Exercise requirements: Present each line of the entries below that holds the word "Medium".

Data shown:
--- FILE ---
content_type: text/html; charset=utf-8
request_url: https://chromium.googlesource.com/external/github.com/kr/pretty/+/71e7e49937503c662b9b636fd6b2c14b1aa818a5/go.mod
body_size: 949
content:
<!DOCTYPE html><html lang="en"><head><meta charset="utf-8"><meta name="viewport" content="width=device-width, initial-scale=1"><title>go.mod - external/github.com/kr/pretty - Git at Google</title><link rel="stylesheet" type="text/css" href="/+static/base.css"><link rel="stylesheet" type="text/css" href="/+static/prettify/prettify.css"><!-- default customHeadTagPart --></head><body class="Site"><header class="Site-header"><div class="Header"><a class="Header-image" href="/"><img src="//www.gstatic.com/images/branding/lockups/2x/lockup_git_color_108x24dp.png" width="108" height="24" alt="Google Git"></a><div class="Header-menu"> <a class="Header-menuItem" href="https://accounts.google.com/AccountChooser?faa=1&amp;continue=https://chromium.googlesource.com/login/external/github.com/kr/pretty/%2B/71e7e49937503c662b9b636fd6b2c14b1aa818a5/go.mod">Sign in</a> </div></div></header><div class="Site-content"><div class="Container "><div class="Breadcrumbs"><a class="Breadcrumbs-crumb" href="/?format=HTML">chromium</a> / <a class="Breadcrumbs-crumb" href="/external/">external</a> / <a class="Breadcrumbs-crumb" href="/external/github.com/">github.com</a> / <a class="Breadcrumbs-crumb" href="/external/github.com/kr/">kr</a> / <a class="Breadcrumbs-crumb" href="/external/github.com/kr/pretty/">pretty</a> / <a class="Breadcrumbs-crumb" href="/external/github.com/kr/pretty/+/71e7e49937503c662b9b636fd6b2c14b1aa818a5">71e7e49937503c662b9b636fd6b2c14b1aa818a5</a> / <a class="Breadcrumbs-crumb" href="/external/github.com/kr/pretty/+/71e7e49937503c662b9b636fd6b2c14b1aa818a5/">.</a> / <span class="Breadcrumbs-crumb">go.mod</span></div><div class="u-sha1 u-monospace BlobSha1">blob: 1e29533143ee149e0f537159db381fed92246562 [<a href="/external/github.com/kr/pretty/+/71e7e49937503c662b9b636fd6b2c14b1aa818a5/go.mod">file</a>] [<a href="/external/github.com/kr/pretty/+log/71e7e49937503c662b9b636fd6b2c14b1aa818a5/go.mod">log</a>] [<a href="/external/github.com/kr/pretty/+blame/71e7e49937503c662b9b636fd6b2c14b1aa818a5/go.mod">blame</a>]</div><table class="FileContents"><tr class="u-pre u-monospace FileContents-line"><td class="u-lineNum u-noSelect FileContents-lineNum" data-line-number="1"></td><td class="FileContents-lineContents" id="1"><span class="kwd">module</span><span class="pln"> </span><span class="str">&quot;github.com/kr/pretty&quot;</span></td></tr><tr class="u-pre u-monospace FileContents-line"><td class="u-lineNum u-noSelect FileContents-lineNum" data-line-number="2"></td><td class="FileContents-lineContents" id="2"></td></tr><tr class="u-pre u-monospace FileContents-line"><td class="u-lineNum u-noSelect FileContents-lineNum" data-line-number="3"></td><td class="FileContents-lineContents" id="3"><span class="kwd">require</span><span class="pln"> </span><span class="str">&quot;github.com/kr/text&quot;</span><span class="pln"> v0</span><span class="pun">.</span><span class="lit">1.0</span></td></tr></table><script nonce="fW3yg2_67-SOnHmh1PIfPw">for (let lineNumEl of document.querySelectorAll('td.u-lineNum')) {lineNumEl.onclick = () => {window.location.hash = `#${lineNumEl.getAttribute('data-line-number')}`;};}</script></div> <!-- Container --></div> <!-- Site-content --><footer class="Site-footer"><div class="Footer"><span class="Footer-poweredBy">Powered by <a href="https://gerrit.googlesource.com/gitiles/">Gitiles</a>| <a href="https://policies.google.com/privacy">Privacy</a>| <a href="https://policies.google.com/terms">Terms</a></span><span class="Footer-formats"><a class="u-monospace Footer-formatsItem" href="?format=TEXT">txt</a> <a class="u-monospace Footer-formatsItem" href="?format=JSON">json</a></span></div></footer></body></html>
...
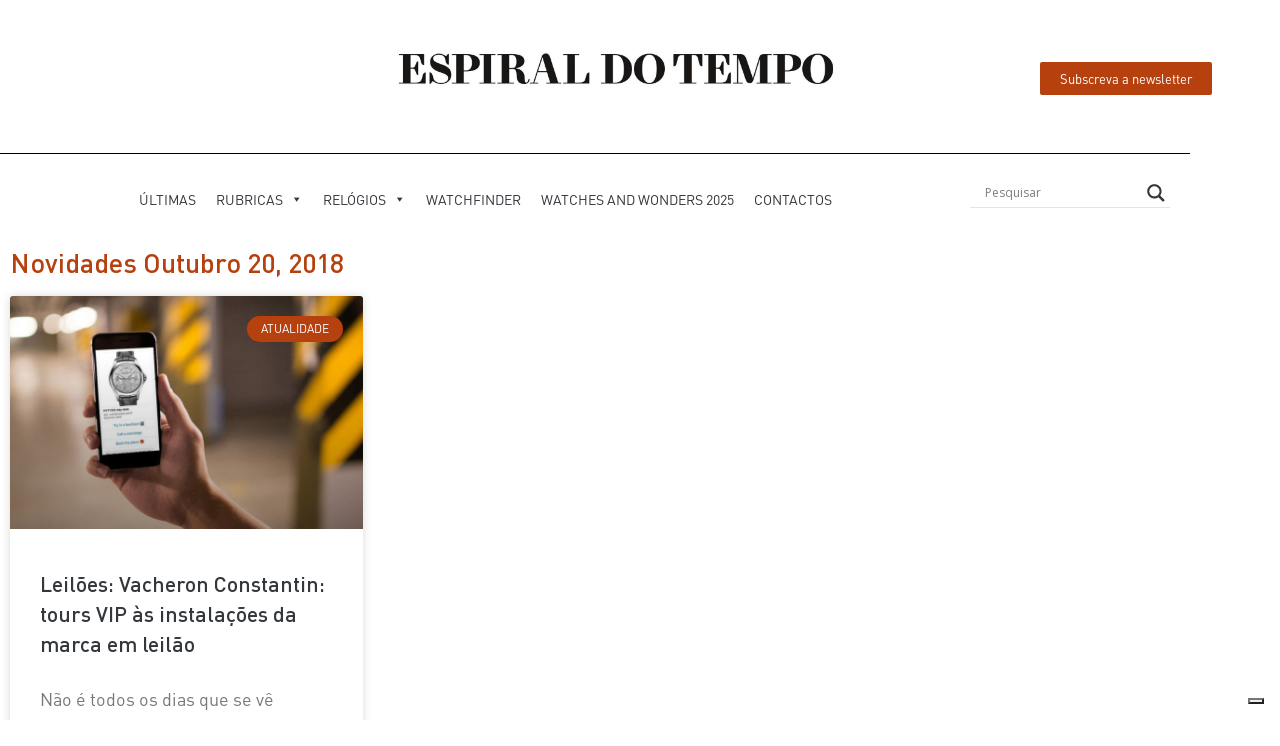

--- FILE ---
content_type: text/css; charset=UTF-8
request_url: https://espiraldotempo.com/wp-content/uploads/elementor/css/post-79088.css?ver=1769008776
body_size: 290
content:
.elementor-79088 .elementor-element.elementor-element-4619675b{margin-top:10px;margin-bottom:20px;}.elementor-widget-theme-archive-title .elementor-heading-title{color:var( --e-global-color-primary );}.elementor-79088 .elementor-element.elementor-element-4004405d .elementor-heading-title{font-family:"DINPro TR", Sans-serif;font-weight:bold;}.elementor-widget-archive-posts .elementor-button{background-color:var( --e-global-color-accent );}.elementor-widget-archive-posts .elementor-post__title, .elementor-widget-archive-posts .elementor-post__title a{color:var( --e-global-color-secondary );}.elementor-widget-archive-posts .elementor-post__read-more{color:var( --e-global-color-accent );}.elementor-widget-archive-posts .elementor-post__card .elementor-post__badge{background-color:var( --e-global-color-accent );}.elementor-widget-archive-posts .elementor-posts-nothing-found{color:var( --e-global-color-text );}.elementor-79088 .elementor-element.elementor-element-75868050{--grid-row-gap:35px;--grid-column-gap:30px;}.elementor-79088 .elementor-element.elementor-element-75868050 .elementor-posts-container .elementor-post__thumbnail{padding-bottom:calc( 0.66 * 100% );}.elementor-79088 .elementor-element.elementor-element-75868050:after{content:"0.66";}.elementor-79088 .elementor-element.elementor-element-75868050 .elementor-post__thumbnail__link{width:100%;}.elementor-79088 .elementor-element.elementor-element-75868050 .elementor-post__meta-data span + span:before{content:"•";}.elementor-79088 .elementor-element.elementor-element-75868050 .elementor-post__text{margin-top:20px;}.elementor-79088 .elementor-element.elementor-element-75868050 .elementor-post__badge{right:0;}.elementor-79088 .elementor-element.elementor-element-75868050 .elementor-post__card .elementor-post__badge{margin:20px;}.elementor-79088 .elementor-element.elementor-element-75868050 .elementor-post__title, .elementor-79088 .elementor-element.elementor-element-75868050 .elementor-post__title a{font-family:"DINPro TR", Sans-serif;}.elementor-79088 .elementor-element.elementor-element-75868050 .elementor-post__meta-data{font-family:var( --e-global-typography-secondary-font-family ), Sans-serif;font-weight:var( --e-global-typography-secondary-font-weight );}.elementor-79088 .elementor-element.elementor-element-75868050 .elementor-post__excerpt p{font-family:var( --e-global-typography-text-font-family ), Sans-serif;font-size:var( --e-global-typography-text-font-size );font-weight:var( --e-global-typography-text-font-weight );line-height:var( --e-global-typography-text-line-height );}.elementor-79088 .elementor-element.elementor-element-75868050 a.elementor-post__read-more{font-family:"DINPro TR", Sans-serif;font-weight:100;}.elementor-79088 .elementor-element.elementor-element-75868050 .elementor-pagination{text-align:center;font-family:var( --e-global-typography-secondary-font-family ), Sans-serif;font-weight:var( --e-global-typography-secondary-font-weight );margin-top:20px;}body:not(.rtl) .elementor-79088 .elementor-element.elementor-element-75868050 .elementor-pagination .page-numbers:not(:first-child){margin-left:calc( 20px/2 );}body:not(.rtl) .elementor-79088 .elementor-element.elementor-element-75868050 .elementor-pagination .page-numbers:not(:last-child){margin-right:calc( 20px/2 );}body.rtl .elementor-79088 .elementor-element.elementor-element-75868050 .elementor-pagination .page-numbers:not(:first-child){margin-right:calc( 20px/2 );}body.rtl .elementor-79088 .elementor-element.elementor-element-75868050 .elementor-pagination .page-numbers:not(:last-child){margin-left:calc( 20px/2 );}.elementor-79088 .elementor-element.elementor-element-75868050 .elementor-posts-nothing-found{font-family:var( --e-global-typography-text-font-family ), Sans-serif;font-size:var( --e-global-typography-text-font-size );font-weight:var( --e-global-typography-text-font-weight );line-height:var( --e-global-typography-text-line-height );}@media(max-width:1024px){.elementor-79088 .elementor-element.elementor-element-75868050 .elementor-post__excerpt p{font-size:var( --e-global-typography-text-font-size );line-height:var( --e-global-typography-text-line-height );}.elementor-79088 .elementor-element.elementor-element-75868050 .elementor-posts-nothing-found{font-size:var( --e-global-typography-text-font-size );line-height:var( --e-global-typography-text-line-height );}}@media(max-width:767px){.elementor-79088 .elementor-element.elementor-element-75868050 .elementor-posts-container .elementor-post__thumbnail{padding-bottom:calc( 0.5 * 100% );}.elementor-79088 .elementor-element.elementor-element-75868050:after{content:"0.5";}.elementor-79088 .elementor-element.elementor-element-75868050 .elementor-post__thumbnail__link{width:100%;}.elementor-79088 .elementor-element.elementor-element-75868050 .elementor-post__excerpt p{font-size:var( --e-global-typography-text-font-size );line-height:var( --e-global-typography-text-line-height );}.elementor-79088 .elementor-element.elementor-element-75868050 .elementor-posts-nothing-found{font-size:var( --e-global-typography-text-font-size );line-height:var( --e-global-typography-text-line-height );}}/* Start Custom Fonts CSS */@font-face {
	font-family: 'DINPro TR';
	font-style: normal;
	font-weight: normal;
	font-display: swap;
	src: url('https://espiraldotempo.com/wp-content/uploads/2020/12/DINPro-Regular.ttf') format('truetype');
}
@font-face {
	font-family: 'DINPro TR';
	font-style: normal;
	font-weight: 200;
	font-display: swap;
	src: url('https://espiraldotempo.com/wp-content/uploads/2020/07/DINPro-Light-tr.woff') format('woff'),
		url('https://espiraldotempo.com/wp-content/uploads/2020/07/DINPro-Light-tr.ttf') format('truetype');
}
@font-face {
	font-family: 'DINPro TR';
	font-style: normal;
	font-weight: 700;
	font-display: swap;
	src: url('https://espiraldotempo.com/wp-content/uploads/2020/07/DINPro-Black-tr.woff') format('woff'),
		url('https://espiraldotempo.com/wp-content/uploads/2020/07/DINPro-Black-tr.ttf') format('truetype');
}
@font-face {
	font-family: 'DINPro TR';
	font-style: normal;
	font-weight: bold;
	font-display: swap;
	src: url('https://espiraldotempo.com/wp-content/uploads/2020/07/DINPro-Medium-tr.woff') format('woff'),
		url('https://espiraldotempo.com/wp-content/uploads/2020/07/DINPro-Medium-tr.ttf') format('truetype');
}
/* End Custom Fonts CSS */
--
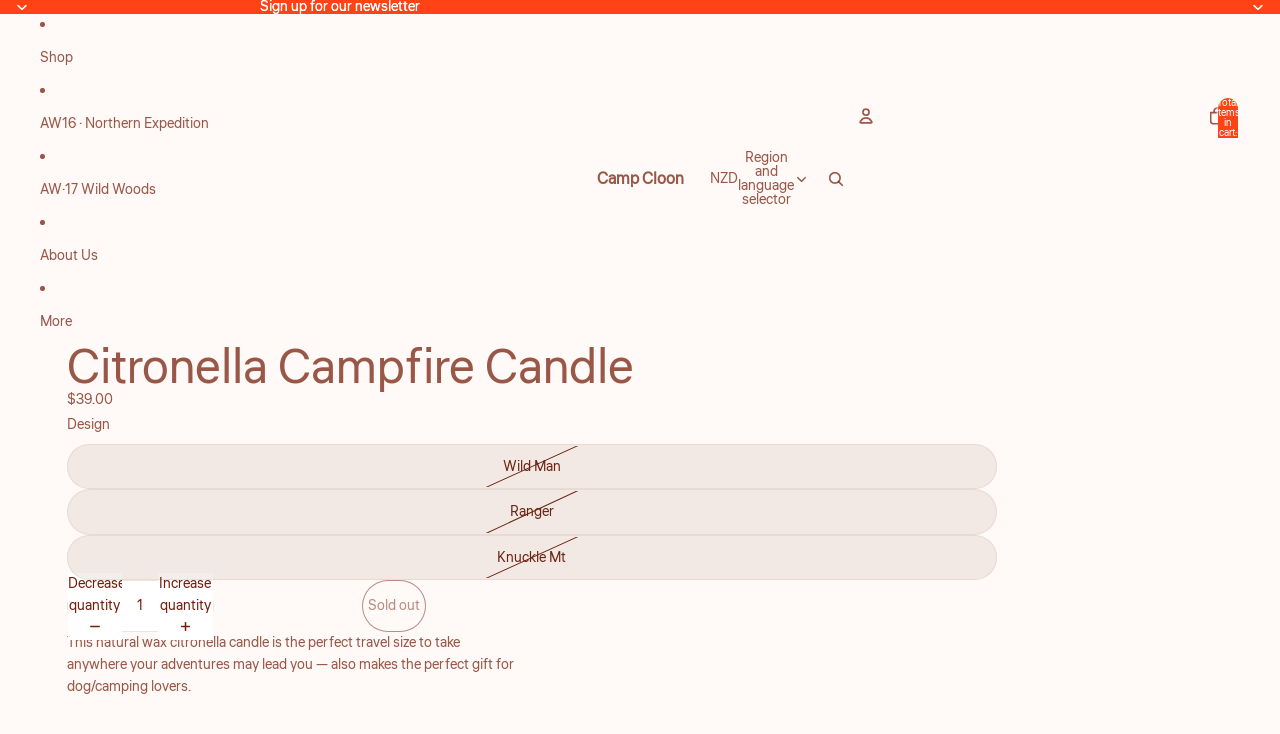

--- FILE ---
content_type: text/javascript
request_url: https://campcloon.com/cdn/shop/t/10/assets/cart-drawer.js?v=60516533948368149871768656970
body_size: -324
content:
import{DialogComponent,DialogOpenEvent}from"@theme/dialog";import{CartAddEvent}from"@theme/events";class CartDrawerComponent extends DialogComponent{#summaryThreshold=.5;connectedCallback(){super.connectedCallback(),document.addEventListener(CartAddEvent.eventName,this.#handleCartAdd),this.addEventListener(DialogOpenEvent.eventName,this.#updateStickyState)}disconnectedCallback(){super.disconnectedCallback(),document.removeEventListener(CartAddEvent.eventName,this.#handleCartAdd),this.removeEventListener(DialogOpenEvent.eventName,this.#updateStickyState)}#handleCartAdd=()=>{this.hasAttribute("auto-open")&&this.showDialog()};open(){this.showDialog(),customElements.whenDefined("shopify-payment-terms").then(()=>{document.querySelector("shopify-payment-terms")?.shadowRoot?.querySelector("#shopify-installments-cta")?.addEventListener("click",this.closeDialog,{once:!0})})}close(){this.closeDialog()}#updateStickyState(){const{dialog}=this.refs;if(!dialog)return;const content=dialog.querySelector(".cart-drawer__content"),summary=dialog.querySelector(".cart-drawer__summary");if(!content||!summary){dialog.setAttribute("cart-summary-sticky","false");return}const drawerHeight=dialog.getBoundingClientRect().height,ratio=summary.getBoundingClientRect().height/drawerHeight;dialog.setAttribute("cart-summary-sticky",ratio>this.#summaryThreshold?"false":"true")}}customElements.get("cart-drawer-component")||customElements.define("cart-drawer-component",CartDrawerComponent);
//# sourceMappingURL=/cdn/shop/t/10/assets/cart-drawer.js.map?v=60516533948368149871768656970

Problem solution:
	src: url('https://espiraldotempo.com/wp-content/uploads/2020/07/DINPro-Medium-tr.woff') format('woff'),
		url('https://espiraldotempo.com/wp-content/uploads/2020/07/DINPro-Medium-tr.ttf') format('truetype');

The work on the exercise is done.